And clients are beginning to realise this. They’re experimenting. They’re learning. Some of them are even comparing your advice with the AI’s just to see how close it is.
Are Lawyers Done?
This all reminds me of something very real from my own life. Before becoming a lawyer, I was a pharmacist. As a pharmacy student and later a graduate, discount pharmacies started popping up everywhere. We were told that patients would still value service, advice and the relationship with their pharmacist.
That assumption didn’t hold. Most people wanted cheaper meds. That was it.
And I choose to apply that same reasoning to all the articles currently being written on the subject. The mostly upbeat pieces that only talk about how Gen AI will add to the services being provided by lawyers. The fact that clients will only want human interaction and relationship building. I don't believe that.
In hindsight, the patients who came to us and paid more were paying for the "human" experience—the conversation, the reassurance, the sense that someone actually cared. But that wasn’t enough to stop the rise of the discount model. The majority of pharmacies eventually adapted or disappeared.
And here’s where the comparison gets a bit grim for the legal profession. People will only compromise so much on their health. But legal rights? Most clients don’t even realise what they’re giving up when they choose not to engage a lawyer. They don’t know what to value, or why it matters, until something goes wrong. That’s why I think lawyers are even more vulnerable to this shift.
Time to Adapt
But this isn’t meant to be a doomsday piece. Because while Gen AI is very good, it isn’t everything. There are still things it can’t replicate, at least not yet. It can’t read a room. It can’t understand a client’s emotional state. It can’t navigate grey areas where the law is uncertain and strategic judgment is required. It can’t handle multi-disciplinary problems where the answer requires not just knowing the law, but knowing how to apply it commercially, tactically or politically.
That’s the kind of lawyer that will thrive. The ones who combine specialist knowledge with empathy, who can operate across boundaries like merging commercial law with regulatory strategy or IP law with digital innovation. These are the lawyers who won’t be replaced so easily, because their value doesn’t come from what they know but how they think and who they are.
So, I think we will start seeing the slow decline of specialist lawyers and the rise of more generalists. Law firms that focus on narrow areas of law—conveyancing, leasing, strata, immigration—will find it more difficult to adapt to the change.
What Now?
And there’s something else. AI isn’t going away. It’s becoming a tool we all need to learn. In the same way we learnt how to use legal databases in law school, we now need to learn how to work with AI. That means learning how to prompt it properly. Understanding its limitations. Cross-checking and verifying its outputs.

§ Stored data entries
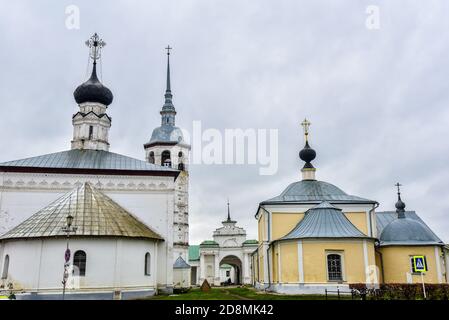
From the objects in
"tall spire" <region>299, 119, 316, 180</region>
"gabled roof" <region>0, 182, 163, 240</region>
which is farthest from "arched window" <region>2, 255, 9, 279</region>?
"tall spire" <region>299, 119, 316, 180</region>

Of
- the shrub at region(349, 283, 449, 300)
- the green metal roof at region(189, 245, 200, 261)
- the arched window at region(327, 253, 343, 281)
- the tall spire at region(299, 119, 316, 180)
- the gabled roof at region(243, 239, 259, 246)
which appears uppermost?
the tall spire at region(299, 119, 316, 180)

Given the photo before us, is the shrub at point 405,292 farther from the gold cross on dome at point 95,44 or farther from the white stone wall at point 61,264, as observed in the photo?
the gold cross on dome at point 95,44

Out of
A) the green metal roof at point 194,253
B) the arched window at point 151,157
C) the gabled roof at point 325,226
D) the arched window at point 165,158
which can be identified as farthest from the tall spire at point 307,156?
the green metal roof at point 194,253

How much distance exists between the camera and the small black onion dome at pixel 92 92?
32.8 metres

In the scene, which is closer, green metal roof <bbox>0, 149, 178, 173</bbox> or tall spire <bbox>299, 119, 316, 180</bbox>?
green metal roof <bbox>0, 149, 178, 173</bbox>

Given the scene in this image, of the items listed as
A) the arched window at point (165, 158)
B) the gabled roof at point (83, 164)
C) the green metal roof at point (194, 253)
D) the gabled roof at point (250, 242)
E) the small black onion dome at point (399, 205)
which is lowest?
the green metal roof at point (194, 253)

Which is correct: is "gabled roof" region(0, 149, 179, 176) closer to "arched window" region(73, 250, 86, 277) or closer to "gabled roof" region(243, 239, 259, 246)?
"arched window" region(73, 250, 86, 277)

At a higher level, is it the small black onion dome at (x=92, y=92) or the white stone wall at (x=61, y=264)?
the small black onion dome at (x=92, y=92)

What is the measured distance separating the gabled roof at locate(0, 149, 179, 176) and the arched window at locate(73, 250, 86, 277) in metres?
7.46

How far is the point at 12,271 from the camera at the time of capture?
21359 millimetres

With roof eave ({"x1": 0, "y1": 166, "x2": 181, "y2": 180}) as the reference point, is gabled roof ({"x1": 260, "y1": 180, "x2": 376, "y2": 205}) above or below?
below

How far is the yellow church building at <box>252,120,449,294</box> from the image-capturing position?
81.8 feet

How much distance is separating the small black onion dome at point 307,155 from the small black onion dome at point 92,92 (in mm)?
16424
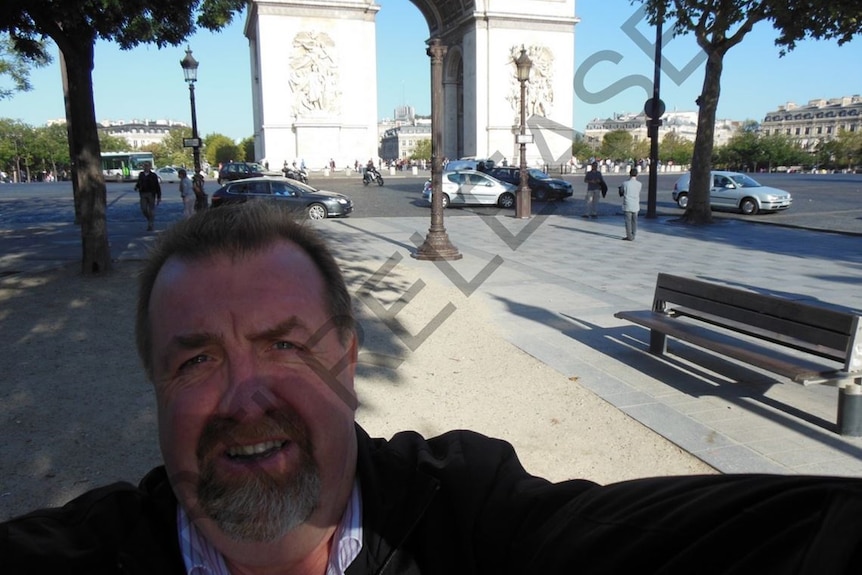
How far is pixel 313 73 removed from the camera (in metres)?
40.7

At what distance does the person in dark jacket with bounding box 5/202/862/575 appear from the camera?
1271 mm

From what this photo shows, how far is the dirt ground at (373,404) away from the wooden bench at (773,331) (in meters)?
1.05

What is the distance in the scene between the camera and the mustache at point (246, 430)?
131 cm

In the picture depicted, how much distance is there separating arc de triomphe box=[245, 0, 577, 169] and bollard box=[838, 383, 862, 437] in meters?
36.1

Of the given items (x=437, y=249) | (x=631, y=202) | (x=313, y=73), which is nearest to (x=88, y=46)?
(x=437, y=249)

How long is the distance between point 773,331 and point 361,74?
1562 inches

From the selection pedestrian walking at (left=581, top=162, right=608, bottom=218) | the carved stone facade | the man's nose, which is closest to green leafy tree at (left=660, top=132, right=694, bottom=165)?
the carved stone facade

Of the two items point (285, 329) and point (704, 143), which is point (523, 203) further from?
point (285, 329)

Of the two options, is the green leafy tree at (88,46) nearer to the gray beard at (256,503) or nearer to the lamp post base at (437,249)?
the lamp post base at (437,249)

§ COMPLETE THE FOLLOWING
• A. From the piece on lawyers and generative AI, set down the part that opens with the words containing "Are Lawyers Done?" and closes with "That was it.".
• B. Name every narrow area of law that the piece on lawyers and generative AI gives as a focus for firms that will find it harder to adapt.
The rows have no connection to the text.

§ EXERCISE ANSWERS
• A.
Are Lawyers Done?
This all reminds me of something very real from my own life. Before becoming a lawyer, I was a pharmacist. As a pharmacy student and later a graduate, discount pharmacies started popping up everywhere. We were told that patients would still value service, advice and the relationship with their pharmacist.
That assumption didn’t hold. Most people wanted cheaper meds. That was it.

• B. conveyancing, leasing, strata, immigration